(TEXT SECTION):
::::

As we ramp up our work to expand OCR to the complete Internet Archive Television News Archive, the key to making OCR at this scale tractable is to sample each broadcast at 1fps and pack those image frames into a single montage image grid to be OCR'd all at once, rather than attempting to OCR each image individually. Previous experiments have demonstrated minimal difference in accuracy between single-frame OCR and packed-image OCR, but those efforts focused on traditional text overlays. What about a far more difficult case of partially obscured angled text that is blurry and suffers from heavy video artifacts in a low resolution SD broadcast?
When presented with a single isolated frame, GCP's Cloud Vision API was able to transcribe the majority of the text in the image. Yet, when presented the image as part of a grid montage layout, the API exhibited markedly poorer performance. No single factor appears to result in better or poorer performance – even reducing the number of total images in the montage has minimal impact compared with what images surround the given image in the montage. This suggests that while a montage-based approach to at-scale video OCR can reduce costs by levels upwards of 200x, it will come at the cost of reduced accuracy on edge case background text under challenging circumstances. At the same time, television news OCR use cases are primarily focused on standard onscreen text, meaning this presents less of a challenge to our specific needs.
Let's use this specific frame, at the 59 second mark in the broadcast, as our benchmark and attempt to extract the text in the background using GCP's Cloud Vision:
This yields the single-frame benchmark results of:
รวมสิรินธรเพื่อการฟื้นฟูสมรรถภา cing Rehabilitation Service ระหว่างวันที่ ๒๐ มีนาคม - แรมเซ็นทราศูนย์ราชการและค
What if we pack the first 61 seconds of the broadcast into an 8×8 grid to allow us to OCR many frames at once?

::::

(SOURCE MATERIAL):
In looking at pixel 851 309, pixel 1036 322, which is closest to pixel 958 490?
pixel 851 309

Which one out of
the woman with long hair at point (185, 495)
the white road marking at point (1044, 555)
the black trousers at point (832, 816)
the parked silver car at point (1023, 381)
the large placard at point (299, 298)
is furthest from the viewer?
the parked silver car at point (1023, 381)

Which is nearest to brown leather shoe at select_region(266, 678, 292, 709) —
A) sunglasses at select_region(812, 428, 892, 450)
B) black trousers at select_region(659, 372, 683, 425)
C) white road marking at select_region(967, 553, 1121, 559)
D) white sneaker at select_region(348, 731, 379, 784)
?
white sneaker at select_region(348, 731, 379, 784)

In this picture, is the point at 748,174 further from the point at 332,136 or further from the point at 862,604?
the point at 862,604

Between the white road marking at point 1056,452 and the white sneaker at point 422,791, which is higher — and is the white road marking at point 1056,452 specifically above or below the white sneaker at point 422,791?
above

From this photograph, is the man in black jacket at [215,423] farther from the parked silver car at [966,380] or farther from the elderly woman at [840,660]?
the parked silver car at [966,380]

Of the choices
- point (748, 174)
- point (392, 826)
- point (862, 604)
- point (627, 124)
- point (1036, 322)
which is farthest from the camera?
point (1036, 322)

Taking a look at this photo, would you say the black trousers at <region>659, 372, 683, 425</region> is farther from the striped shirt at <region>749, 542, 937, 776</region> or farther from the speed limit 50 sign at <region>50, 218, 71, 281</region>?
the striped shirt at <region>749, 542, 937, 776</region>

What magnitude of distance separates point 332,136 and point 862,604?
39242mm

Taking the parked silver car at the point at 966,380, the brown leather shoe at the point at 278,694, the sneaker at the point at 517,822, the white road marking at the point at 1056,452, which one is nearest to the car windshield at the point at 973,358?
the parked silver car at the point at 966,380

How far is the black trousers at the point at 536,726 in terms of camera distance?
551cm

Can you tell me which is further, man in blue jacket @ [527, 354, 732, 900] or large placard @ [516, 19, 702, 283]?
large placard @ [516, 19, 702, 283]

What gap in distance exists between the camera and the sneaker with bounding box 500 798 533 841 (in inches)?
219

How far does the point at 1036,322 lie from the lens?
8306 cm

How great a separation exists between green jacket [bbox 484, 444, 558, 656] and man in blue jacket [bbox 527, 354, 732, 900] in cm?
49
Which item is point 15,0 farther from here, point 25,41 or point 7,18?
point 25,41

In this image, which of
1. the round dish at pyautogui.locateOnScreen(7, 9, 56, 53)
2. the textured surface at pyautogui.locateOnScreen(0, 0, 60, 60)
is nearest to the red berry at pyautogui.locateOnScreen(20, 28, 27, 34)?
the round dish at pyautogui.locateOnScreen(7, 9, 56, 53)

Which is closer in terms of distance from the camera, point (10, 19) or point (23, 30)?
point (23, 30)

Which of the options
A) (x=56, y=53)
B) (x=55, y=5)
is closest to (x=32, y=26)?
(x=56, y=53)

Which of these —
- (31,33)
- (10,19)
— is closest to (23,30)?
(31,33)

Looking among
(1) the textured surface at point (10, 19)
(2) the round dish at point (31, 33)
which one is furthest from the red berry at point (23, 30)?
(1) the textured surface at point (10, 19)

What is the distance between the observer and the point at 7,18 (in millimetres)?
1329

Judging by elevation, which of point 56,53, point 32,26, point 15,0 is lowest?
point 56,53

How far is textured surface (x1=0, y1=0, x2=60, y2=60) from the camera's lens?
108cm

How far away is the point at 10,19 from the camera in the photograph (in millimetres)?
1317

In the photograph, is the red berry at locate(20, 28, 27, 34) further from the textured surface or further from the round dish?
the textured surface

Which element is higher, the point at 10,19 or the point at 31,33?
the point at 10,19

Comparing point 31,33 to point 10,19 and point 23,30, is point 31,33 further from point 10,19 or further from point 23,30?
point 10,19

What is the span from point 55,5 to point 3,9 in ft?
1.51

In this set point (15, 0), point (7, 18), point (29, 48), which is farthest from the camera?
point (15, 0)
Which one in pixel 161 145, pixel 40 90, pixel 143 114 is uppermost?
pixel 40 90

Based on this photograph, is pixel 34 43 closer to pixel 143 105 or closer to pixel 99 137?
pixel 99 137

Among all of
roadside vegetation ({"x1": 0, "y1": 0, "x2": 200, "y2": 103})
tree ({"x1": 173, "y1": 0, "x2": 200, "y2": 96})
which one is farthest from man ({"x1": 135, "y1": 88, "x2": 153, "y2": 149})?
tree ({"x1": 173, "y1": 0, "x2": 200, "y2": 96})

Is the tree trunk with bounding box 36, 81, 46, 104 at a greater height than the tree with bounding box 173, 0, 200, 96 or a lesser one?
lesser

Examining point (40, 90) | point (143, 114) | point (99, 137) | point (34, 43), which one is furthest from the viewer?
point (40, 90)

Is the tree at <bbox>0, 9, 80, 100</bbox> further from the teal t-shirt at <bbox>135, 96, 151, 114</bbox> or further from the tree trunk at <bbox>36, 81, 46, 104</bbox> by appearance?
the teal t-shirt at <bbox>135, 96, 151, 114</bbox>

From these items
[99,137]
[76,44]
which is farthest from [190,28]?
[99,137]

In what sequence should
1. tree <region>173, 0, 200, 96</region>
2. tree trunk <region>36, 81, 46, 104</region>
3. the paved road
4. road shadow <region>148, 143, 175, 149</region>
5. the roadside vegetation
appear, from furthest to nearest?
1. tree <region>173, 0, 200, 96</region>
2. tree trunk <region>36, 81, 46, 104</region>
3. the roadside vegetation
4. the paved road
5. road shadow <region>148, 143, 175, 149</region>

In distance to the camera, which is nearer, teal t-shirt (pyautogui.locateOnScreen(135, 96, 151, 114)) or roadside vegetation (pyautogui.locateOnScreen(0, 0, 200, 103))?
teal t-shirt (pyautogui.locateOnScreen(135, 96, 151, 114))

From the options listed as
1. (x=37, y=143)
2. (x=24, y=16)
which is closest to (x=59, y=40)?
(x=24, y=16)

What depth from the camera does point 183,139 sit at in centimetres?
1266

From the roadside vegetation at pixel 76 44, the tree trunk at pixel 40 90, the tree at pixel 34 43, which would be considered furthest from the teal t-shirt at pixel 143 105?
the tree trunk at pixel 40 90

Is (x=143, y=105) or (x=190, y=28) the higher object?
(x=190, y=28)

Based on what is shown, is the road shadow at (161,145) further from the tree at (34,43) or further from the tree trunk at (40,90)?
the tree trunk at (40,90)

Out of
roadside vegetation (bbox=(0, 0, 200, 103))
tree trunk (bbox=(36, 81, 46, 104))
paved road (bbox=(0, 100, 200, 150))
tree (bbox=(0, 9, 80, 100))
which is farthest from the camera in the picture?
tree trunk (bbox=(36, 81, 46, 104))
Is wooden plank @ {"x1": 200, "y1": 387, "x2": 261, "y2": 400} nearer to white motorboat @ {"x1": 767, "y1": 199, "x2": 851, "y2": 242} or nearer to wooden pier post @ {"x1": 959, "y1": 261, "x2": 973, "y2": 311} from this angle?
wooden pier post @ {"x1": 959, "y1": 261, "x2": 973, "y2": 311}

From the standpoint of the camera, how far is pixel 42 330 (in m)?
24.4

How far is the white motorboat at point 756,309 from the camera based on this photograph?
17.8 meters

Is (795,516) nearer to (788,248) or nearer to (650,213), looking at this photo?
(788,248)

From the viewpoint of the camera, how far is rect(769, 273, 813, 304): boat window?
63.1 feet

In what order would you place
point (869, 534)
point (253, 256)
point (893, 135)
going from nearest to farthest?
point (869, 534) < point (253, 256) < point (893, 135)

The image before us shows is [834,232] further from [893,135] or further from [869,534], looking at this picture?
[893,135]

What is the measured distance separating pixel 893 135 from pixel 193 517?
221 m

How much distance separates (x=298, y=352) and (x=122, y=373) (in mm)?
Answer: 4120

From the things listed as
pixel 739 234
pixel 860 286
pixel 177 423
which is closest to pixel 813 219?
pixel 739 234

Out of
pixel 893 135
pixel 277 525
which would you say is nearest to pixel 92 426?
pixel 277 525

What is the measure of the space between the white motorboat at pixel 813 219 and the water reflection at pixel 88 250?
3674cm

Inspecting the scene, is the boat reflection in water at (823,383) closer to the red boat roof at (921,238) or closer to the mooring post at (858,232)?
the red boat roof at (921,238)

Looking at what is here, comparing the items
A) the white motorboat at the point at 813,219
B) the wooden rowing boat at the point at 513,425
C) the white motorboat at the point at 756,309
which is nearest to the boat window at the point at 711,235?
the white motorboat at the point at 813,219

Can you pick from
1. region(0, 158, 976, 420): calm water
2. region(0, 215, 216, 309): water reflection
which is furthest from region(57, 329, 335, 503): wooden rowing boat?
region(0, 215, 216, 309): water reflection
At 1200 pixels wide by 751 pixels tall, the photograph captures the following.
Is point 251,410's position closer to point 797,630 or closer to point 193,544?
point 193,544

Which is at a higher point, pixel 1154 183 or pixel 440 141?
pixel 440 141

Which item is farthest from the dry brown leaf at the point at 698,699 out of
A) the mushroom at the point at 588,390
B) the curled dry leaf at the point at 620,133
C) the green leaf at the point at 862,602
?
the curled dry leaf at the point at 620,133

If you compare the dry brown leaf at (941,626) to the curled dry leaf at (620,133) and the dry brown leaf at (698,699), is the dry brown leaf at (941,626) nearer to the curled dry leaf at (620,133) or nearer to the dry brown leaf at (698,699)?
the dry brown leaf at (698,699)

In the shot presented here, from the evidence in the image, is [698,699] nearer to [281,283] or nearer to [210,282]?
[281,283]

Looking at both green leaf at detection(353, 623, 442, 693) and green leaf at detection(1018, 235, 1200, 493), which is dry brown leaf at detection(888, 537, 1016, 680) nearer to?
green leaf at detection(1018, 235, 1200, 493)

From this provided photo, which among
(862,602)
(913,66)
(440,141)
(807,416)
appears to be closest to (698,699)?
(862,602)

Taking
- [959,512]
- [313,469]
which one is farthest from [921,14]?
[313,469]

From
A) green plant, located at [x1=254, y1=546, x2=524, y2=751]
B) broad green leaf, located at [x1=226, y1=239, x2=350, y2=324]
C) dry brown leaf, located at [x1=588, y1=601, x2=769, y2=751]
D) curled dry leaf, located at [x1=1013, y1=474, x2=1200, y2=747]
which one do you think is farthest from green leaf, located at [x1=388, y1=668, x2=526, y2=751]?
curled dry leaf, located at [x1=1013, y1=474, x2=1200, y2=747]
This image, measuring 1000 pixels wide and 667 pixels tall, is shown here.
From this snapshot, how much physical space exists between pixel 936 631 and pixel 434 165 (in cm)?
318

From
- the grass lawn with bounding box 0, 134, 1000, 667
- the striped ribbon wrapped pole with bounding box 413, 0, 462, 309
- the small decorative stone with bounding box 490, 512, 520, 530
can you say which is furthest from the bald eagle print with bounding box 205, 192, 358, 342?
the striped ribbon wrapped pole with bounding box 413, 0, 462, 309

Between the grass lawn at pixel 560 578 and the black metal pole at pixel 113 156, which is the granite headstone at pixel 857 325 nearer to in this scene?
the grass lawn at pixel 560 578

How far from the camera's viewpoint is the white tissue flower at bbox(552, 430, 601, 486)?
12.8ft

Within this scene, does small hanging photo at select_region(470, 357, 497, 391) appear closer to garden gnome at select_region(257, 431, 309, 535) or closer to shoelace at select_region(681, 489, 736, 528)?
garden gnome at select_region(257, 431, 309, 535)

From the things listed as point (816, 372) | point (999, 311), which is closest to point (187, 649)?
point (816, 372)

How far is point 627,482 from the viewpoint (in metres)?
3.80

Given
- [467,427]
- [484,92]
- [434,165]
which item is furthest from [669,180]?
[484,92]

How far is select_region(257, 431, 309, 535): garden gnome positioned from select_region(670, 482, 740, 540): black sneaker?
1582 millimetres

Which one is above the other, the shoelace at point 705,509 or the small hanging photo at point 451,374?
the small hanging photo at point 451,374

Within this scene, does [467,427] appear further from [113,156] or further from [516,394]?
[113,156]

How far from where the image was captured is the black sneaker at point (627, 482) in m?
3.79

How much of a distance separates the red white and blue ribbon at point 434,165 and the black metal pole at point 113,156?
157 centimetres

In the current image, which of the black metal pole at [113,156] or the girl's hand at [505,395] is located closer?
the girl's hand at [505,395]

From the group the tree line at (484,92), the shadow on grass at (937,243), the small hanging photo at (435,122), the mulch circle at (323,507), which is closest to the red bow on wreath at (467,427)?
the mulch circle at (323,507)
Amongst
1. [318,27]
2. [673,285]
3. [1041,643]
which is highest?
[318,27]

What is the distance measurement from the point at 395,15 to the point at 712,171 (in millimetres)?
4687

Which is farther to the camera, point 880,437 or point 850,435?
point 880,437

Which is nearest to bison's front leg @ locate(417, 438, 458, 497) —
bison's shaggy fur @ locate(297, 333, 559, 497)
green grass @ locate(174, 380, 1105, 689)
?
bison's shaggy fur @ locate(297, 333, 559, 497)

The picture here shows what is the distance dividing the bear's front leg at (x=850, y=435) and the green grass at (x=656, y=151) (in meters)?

::::

(TASKS FOR THIS EXERCISE):
**a.** In the text on montage OCR, how much can a montage-based approach to at-scale video OCR reduce costs?
**b.** Identify every line in the records that contains the word "higher" and copy each of those lines.

(ANSWER SET):
**a.** By levels upwards of 200x.

**b.**
Between the white road marking at point 1056,452 and the white sneaker at point 422,791, which is higher — and is the white road marking at point 1056,452 specifically above or below the white sneaker at point 422,791?
Which element is higher, the point at 10,19 or the point at 31,33?
Is (x=143, y=105) or (x=190, y=28) the higher object?
Which is at a higher point, pixel 1154 183 or pixel 440 141?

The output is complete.